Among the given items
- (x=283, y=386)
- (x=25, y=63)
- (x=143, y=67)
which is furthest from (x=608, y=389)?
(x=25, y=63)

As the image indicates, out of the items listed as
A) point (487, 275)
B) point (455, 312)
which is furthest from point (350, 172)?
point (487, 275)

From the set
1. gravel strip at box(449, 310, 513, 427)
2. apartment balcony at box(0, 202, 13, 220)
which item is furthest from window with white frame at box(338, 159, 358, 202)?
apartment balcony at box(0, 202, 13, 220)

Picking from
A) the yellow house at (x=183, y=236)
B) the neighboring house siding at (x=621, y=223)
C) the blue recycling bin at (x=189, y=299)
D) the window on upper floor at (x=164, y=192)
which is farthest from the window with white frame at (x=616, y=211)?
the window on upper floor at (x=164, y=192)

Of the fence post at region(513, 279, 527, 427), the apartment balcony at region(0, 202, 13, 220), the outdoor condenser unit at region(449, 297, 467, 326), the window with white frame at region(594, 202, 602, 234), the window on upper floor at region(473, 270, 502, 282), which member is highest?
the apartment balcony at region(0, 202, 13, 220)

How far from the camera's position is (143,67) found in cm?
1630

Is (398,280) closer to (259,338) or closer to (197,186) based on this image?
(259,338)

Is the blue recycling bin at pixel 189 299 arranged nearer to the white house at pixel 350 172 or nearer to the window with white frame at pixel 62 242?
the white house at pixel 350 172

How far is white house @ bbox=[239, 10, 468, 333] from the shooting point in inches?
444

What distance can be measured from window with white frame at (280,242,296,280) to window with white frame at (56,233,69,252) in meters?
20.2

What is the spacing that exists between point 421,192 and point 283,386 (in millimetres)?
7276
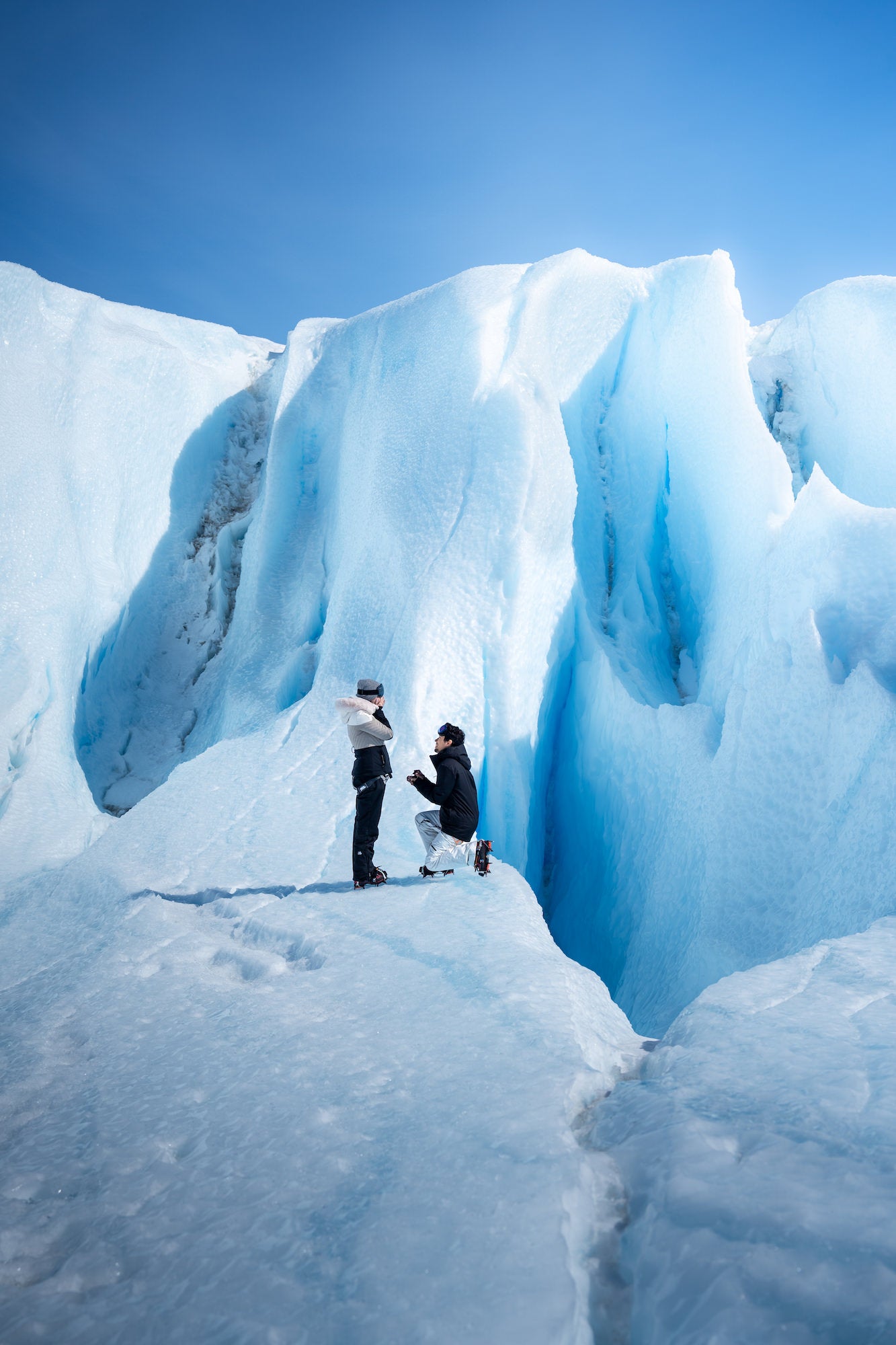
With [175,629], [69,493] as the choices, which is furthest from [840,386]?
[69,493]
· · · · ·
# JOB
Can you repeat all of the entries above word for word, leaving out the pictures?

# SOLUTION TO THE PROBLEM
Among the given items
- (x=283, y=386)
- (x=25, y=63)
- (x=143, y=67)
which is furthest from (x=608, y=389)?
(x=25, y=63)

As the image indicates, out of the items listed as
A) point (487, 275)
B) point (455, 312)
which is furthest from point (350, 172)?
point (487, 275)

From the set
1. gravel strip at box(449, 310, 513, 427)
2. apartment balcony at box(0, 202, 13, 220)
which item is furthest from window with white frame at box(338, 159, 358, 202)?
apartment balcony at box(0, 202, 13, 220)

Picking from
A) the yellow house at (x=183, y=236)
B) the neighboring house siding at (x=621, y=223)
C) the blue recycling bin at (x=189, y=299)
D) the window on upper floor at (x=164, y=192)
which is farthest from the window with white frame at (x=616, y=211)?
the window on upper floor at (x=164, y=192)

Of the fence post at region(513, 279, 527, 427), the apartment balcony at region(0, 202, 13, 220), the outdoor condenser unit at region(449, 297, 467, 326), the window with white frame at region(594, 202, 602, 234), the window on upper floor at region(473, 270, 502, 282), which member is highest?
the apartment balcony at region(0, 202, 13, 220)

How far from the camera's position is (143,67) found in cm?
1630

Is (398,280) closer to (259,338) or closer to (197,186) based on this image?
(259,338)

Is the blue recycling bin at pixel 189 299 arranged nearer to the white house at pixel 350 172 or nearer to the window with white frame at pixel 62 242?
the white house at pixel 350 172

How far is white house @ bbox=[239, 10, 468, 333] from the shooting point in inches?
444

What distance can be measured from window with white frame at (280,242,296,280) to window with white frame at (56,233,69,252) in meters?
20.2

What is the spacing that exists between point 421,192 and point 283,386 (in millimetres)?
7276
With [175,629], [69,493] as the choices, which is furthest from [840,386]?
[69,493]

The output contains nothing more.